[Spambayes-checkins] spambayes pop3proxy.py,1.23,1.24

Richie Hindle richiehindle@users.sourceforge.net
Tue Nov 26 16:22:14 2002


Update of /cvsroot/spambayes/spambayes
In directory sc8-pr-cvs1:/tmp/cvs-serv30178

Modified Files:
	pop3proxy.py 
Log Message:
 o You can now train on mbox files through the web interface.
 o Automatically save after training.  This can be slow, but we get nasty
   consequences from not doing it.
 o Also removed the "Shutdown without saving" button, and moved the "Save"
   button to the footer - the "Save" button should be all-but-redundant
   now, but I've left it in out of paranoia.
 o Updated the training functions to account for the new Classifier API.
 o Improve the look-n-feel of the training interface, especially on the
   Mac, by centring the radio buttons using the more-universally-accepted
   <center> tag and by spreading them out a little more.
 o Replaced instances of "X-Hammie-Disposition" in comments with the new
   "X-Spambayes-Classification".
 o Forced the test code to always use pickles.

* * * * * * *

- _SHORT TASK_:
Carry on the Spambayes pop3proxy.py checkin message from its last line. The rows that follow play no part here.

* * * * * * *

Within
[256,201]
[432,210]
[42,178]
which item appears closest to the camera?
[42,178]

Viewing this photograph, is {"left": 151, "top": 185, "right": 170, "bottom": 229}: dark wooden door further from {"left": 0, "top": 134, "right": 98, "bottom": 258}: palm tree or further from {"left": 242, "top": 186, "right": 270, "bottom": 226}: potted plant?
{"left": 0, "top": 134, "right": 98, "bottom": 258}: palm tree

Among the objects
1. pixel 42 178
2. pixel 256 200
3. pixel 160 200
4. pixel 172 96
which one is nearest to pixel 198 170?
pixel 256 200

* * * * * * *

- _TASK ANSWER_:
Index: pop3proxy.py
===================================================================
RCS file: /cvsroot/spambayes/spambayes/pop3proxy.py,v
retrieving revision 1.23
retrieving revision 1.24
diff -C2 -d -r1.23 -r1.24
*** pop3proxy.py	26 Nov 2002 04:27:19 -0000	1.23
--- pop3proxy.py	26 Nov 2002 16:22:11 -0000	1.24
***************
*** 2,8 ****
  
  """A POP3 proxy that works with classifier.py, and adds a simple
! X-Hammie-Disposition header (Yes/No/Unsure) to each incoming email.
! You point pop3proxy at your POP3 server, and configure your email
! client to collect mail from the proxy then filter on the added
  header.  Usage:
  
--- 2,8 ----
  
  """A POP3 proxy that works with classifier.py, and adds a simple
! X-Spambayes-Classification header (ham/spam/unsure) to each incoming
! email.  You point pop3proxy at your POP3 server, and configure your
! email client to collect mail from the proxy then filter on the added
  header.  Usage:
  
***************
*** 31,35 ****
  written out to _pop3proxy.log for each run.
  
! To make rebuilding the database easier, trained messages are appended
  to _pop3proxyham.mbox and _pop3proxyspam.mbox.
  """
--- 31,35 ----
  written out to _pop3proxy.log for each run.
  
! To make rebuilding the database easier, uploaded messages are appended
  to _pop3proxyham.mbox and _pop3proxyspam.mbox.
  """
***************
*** 60,63 ****
--- 60,65 ----
   o [Francois Granger] Show the raw spambrob number close to the buttons
     (this would mean using the extra X-Hammie header by default).
+  o Add Today and Refresh buttons on the Review page.
+  o "There are no untrained messages to display.  Return Home."
  
  
***************
*** 69,74 ****
   o Can it cleanly dynamically update its status display while having a
     POP3 converation?  Hammering reload sucks.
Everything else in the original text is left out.